Ne placez pas toutes les décisions d’orchestration dans la gateway. Gardez les règles métier près de l’application et rendez les responsabilités visibles.
Le fine-tuning est une intervention parmi d’autres, pas une échelle de maturité
Choisissez l’intervention à partir de la défaillance observée :
| Défaillance | Premier composant à inspecter |
|---|---|
| Faits actuels ou privés manquants | retrieval et synchronisation de la source |
| Format incorrect ou arguments invalides | schéma, structured output, validation |
| Comportement incohérent sur la tâche | prompt, exemples, choix du modèle, puis données d’adaptation |
| Latence ou coût excessifs | route, contexte, cache, batching, quantization |
| Action non autorisée ou dangereuse | permissions des outils et policy déterministe |
| Comportement métier impossible à récupérer dans le contexte | fine-tuning ou autre modèle spécialisé |
LoRA gèle les poids préentraînés et ajoute des matrices low-rank entraînables, ce qui réduit le nombre de paramètres entraînables pour la tâche downstream. Cette optimisation ne supprime ni la gouvernance des datasets, ni les licences du modèle de base, ni les exigences d’évaluation, de compatibilité du serving ou de rollback.
Une séquence d’adoption pratique
- Définissez la tâche utilisateur, les limites de préjudice, les objectifs de service et l’enveloppe de coût.
- Créez le manifeste de release avant d’introduire un produit de prompt registry, de vector database ou de gateway.
- Constituez un petit jeu d’évaluation découpé en slices et des tests déterministes des composants.
- Instrumentez une trace end-to-end avec des contrôles de confidentialité et des identités de release stables.
- Faites progresser la release via du shadow traffic, un canary ou un trafic limité, avec un déclencheur de rollback explicite.
- Transformez les défaillances de production examinées en cas de régression, puis recommencez.

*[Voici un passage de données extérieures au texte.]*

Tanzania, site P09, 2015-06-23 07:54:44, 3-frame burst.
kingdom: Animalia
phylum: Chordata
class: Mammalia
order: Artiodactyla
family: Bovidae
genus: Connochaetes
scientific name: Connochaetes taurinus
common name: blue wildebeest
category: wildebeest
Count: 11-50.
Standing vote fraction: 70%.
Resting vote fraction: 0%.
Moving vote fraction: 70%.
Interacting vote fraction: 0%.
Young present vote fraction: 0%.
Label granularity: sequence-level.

N’ajoutez de l’infrastructure que lorsqu’elle prend en charge un contrôle nommé ou élimine un bottleneck mesuré. Une « plateforme LLMOps » n’est pas une exigence d’architecture.
Conclusion
Le LLMOps est du MLOps appliqué à une unité comportementale plus large. Le modèle reste important, mais les prompts, les éléments probants récupérés, les permissions des outils, le routage et la policy peuvent modifier le résultat sans changer les poids.

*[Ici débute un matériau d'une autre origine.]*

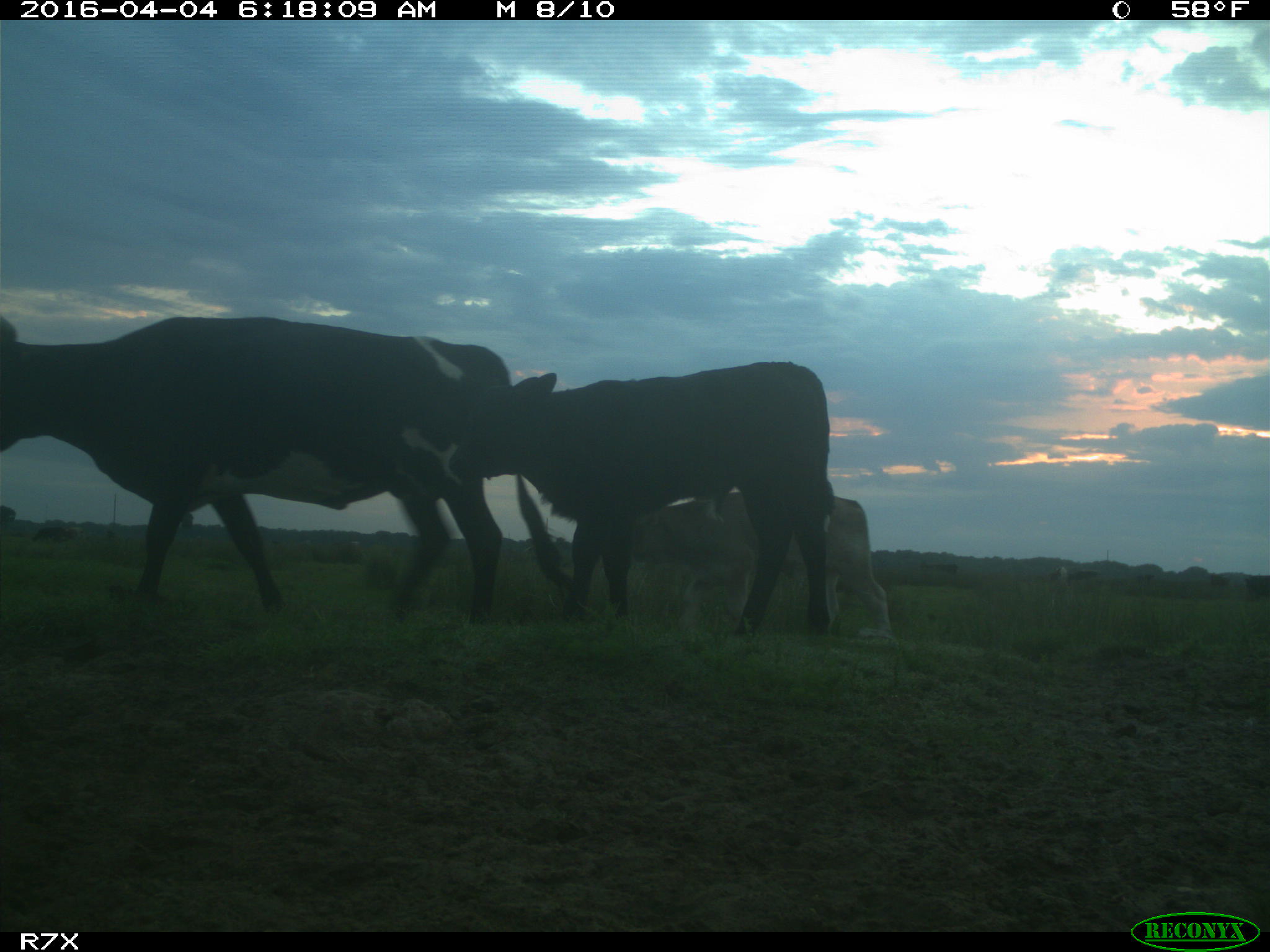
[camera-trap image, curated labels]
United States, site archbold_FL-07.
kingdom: Animalia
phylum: Chordata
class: Mammalia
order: Artiodactyla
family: Bovidae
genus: Bos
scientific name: Bos taurus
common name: domestic cow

Versionnez l’ensemble de cette unité, évaluez-la avant la release, tracez-la avec des frontières de confidentialité et faites-la revenir en arrière comme un système unique.
Références
- MLflow: évaluation des traces de production - Réutiliser les traces de production pour l’évaluation et scorer les informations intermédiaires des traces.
- MLflow: tracing des LLM et des agents - Capturer les étapes intermédiaires et les métadonnées de tracing pour les investigations.
- Conventions sémantiques GenAI d’OpenTelemetry - Conventions actuellement en développement pour les spans, métriques, événements et données spécifiques aux providers GenAI.
- NIST AI 600-1 : Generative AI Profile - Catégories de risques liées à la prompt injection, à la vie privée, à la sécurité et aux problématiques connexes de l’AI générative.
- Retrieval-Augmented Generation for Knowledge-Intensive NLP Tasks - Architecture originale retrieve-then-generate.
- LoRA: Low-Rank Adaptation of Large Language Models - Poids préentraînés gelés et matrices low-rank entraînables pour l’adaptation downstream.